A lo largo de los setenta años de su reinado, el Reino Unido ha navegado con éxito las procelosas aguas de la segunda mitad del siglo XX, para ser el país moderno, pujante que es hoy. Isabel II ha encarnado el esfuerzo de esa nación por readaptarse a un tiempo nuevo y encontrar su lugar en un cambiante escenario internacional. Su exquisita neutralidad política y estrictísima observancia del sistema constitucional han hecho de ella una monarca extraordinaria, con capacidad para aportar estabilidad y serenidad en momentos de cambio y de incertidumbre tanto para su país como para el resto del mundo.
Se siente cercana su muerte aun para los que no somos súbditos de la Corona británica. En España, la otra gran monarquía histórica que queda en el mundo, la conexión es particularmente poderosa. La Casa de Borbón y la Casa de Windsor se unieron a comienzos del siglo XX cuando la princesa Victoria Eugenia, nieta de la otra gran soberana británica, Victoria, conoció en un baile en el palacio de Buckingham al joven rey Alfonso XIII, entonces de diecinueve años. También a través la Casa de Grecia y Dinamarca, a la que pertenecía el duque de Edimburgo, se enlazaban las dos familias reales. Isabel II fue además la primera monarca británica de la historia en visitar España, en 1988. Los lazos entre nuestras dos naciones se han fortalecido durante su reinado y gozan de una gran salud.

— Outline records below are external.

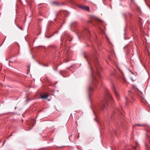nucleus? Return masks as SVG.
<instances>
[{
	"label": "nucleus",
	"mask_w": 150,
	"mask_h": 150,
	"mask_svg": "<svg viewBox=\"0 0 150 150\" xmlns=\"http://www.w3.org/2000/svg\"><path fill=\"white\" fill-rule=\"evenodd\" d=\"M79 7L80 8L84 10V6H82V5H79Z\"/></svg>",
	"instance_id": "nucleus-9"
},
{
	"label": "nucleus",
	"mask_w": 150,
	"mask_h": 150,
	"mask_svg": "<svg viewBox=\"0 0 150 150\" xmlns=\"http://www.w3.org/2000/svg\"><path fill=\"white\" fill-rule=\"evenodd\" d=\"M98 20L99 21V22H101L102 21H101V20H100V19H98Z\"/></svg>",
	"instance_id": "nucleus-15"
},
{
	"label": "nucleus",
	"mask_w": 150,
	"mask_h": 150,
	"mask_svg": "<svg viewBox=\"0 0 150 150\" xmlns=\"http://www.w3.org/2000/svg\"><path fill=\"white\" fill-rule=\"evenodd\" d=\"M16 59L15 58V57L11 58L10 59L9 62H14L16 61Z\"/></svg>",
	"instance_id": "nucleus-6"
},
{
	"label": "nucleus",
	"mask_w": 150,
	"mask_h": 150,
	"mask_svg": "<svg viewBox=\"0 0 150 150\" xmlns=\"http://www.w3.org/2000/svg\"><path fill=\"white\" fill-rule=\"evenodd\" d=\"M61 15H62V17H63V16L67 17L69 15V13L67 11H62L61 12Z\"/></svg>",
	"instance_id": "nucleus-3"
},
{
	"label": "nucleus",
	"mask_w": 150,
	"mask_h": 150,
	"mask_svg": "<svg viewBox=\"0 0 150 150\" xmlns=\"http://www.w3.org/2000/svg\"><path fill=\"white\" fill-rule=\"evenodd\" d=\"M48 96V94L47 93H45L44 94L41 95L40 98L42 99H47Z\"/></svg>",
	"instance_id": "nucleus-4"
},
{
	"label": "nucleus",
	"mask_w": 150,
	"mask_h": 150,
	"mask_svg": "<svg viewBox=\"0 0 150 150\" xmlns=\"http://www.w3.org/2000/svg\"><path fill=\"white\" fill-rule=\"evenodd\" d=\"M112 88H113V90L114 93L115 94V96H116V97L117 98V100H119L120 99L119 98V95L117 93V92L115 91V88H114V87H112Z\"/></svg>",
	"instance_id": "nucleus-5"
},
{
	"label": "nucleus",
	"mask_w": 150,
	"mask_h": 150,
	"mask_svg": "<svg viewBox=\"0 0 150 150\" xmlns=\"http://www.w3.org/2000/svg\"><path fill=\"white\" fill-rule=\"evenodd\" d=\"M58 31H55V32L54 33V34H53L52 35H51V36H50V37H51L53 35H54V33H58Z\"/></svg>",
	"instance_id": "nucleus-13"
},
{
	"label": "nucleus",
	"mask_w": 150,
	"mask_h": 150,
	"mask_svg": "<svg viewBox=\"0 0 150 150\" xmlns=\"http://www.w3.org/2000/svg\"><path fill=\"white\" fill-rule=\"evenodd\" d=\"M73 65V64L71 66H70V67H72Z\"/></svg>",
	"instance_id": "nucleus-18"
},
{
	"label": "nucleus",
	"mask_w": 150,
	"mask_h": 150,
	"mask_svg": "<svg viewBox=\"0 0 150 150\" xmlns=\"http://www.w3.org/2000/svg\"><path fill=\"white\" fill-rule=\"evenodd\" d=\"M1 141H0V143H1Z\"/></svg>",
	"instance_id": "nucleus-19"
},
{
	"label": "nucleus",
	"mask_w": 150,
	"mask_h": 150,
	"mask_svg": "<svg viewBox=\"0 0 150 150\" xmlns=\"http://www.w3.org/2000/svg\"><path fill=\"white\" fill-rule=\"evenodd\" d=\"M146 4L147 5V6H149V3H148V2H146Z\"/></svg>",
	"instance_id": "nucleus-14"
},
{
	"label": "nucleus",
	"mask_w": 150,
	"mask_h": 150,
	"mask_svg": "<svg viewBox=\"0 0 150 150\" xmlns=\"http://www.w3.org/2000/svg\"><path fill=\"white\" fill-rule=\"evenodd\" d=\"M64 33V35L62 36L61 38V42L63 41V40L65 38H67V40L70 41H71L72 40V38L70 35L67 32H65Z\"/></svg>",
	"instance_id": "nucleus-1"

Su patriótica entrega a la nación británica ha sido y seguirá siendo inspiradora. Más allá de la forma de Estado, monárquica o republicana, y de la confesionalidad, católica o anglicana, la reina del Reino Unido ha sido un símbolo del Occidente político que defiende la libertad del individuo y sus derechos fundamentales, los límites a los poderes del Estado y la economía libre. Ha representado, en definitiva, la presencia histórica de esa Gran Bretaña moderna que desde 1800 es garante de la libertad del hombre frente al poder arbitrario, del equilibrio político en Europa, del orden en los océanos y de la conexión con los hermanos americanos. No pensemos que con su muerte se tambalea Occidente o el modelo que ella representó. Ella fue en vida y lo será en muerte también, uno de esos pilares sólidamente anclados a la tierra sobre los que sostiene nuestro mundo libre.